--- 抜粋 ---

★ ★ ★ ★ ★ ★ ★

1. HOME
  2. 会報 / 最新号コラムより
  3. 舞台裏より愛をこめてvol.8 / 小笠原尚子 / n°298

会報 / 最新号コラムより

舞台裏より愛をこめてvol.8 / 小笠原尚子 / n°298

モンマリとパートナーシップを結んで以来、わたくしはいつもにらめっこ。 お相手はモンマリ…C’est bien sûr!!! mais … それはもちのロンロン、が、しかし、他にもにらめっこをするあまり、眉間とおでこのシワを深くするものがあるのです。それは時計と…座席表!
私どもは、日本国内にて依頼公演の他にも自主公演を行っておりまして、依頼公演でしたらスケジューリング他全て主催者サイドがご用意下さるので、モンマリ達役者陣は会場へ伺い舞台に立てばよいという流れでございますが、一方自主公演となると会場探しに始まり、交渉、出演者スケジューリング、チケット管理、出演料支払等々、様々な工程が必要となり、実行委員会の存在や会社組織があれば良いものの、当方は昔ながらの“家内工業”に加え“自転車操業”“ファミーユアナロジック”。公演前日まで紙の座席表とのにらめっこを強いられるのです。

★ ★ ★ ★ ★ ★ ★

--- 資料 ---
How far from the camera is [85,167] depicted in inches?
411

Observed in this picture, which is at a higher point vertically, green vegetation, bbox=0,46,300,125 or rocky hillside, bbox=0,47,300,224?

★ ★ ★ ★ ★ ★ ★

--- 課題一覧 ---
1. コラムのうち「モンマリとパートナーシップを結んで以来、わたくしはいつもにらめっこ。 お相手はモンマリ…C’est bien」で始まり「らめっこを強いられるのです。」まで続く部分を、「座席表」を「予約表」に改めて書き直してください。
2. コラムを、示された最後の文の後から書き継ぐ。
これらのデータは別の出典から取ったものです。

--- 解答 ---
1.
モンマリとパートナーシップを結んで以来、わたくしはいつもにらめっこ。 お相手はモンマリ…C’est bien sûr!!! mais … それはもちのロンロン、が、しかし、他にもにらめっこをするあまり、眉間とおでこのシワを深くするものがあるのです。それは時計と…予約表!
私どもは、日本国内にて依頼公演の他にも自主公演を行っておりまして、依頼公演でしたらスケジューリング他全て主催者サイドがご用意下さるので、モンマリ達役者陣は会場へ伺い舞台に立てばよいという流れでございますが、一方自主公演となると会場探しに始まり、交渉、出演者スケジューリング、チケット管理、出演料支払等々、様々な工程が必要となり、実行委員会の存在や会社組織があれば良いものの、当方は昔ながらの“家内工業”に加え“自転車操業”“ファミーユアナロジック”。公演前日まで紙の予約表とのにらめっこを強いられるのです。

2.
パリ暮らしを始めて間も無く、小切手の書き方もわからないような状態でありました2015年に、無謀にもパリでの自主公演を実施、50席を埋めるのにも困難を要しました。それは当然の事、パリに身内も無く、人脈も無く、広報の術もわからず、その折は、コラボ公演ということでご一緒頂きました演奏家の皆さまのご協力で、何とか会場費支払と些少ながらの御礼をお渡し出来ましたが、勿論、モンマリや息子はボランティア、日本での自主公演同様、なかなか黒字公演とは参りませんでした。 そこから4年、今度は「“狂言”二本立ての公演をするぞ」との指令アリ、その名も『パリ延年之會』。日本で続けていた自主公演タイトルの頭に“パリ”を加えたものでした。 通常、企画は先ず大体の実施日を決め、そこから逆算し数年をかけて開催に至るのでしょうが、モンマリの場合は「ここのスケジュールがぽっかり空いているからやろう!」というムチャブリスタイル…「いいかお前たち“言霊”というものがあって、常日頃口にして言っていれば事は実現するものなのだ」と子供たちへ説く隣で「貴方の事(欲望)を実現させる為に、周りの方が協力してくださるから事(欲望)が実現しているのであって、ただ言っているばかりではどうなのでしょう」と、モンマリとの共同生活ですっかり捻くれ根性になってしまったわたくしは、彼の唱える言霊論に対しては断固否を唱えるのでした。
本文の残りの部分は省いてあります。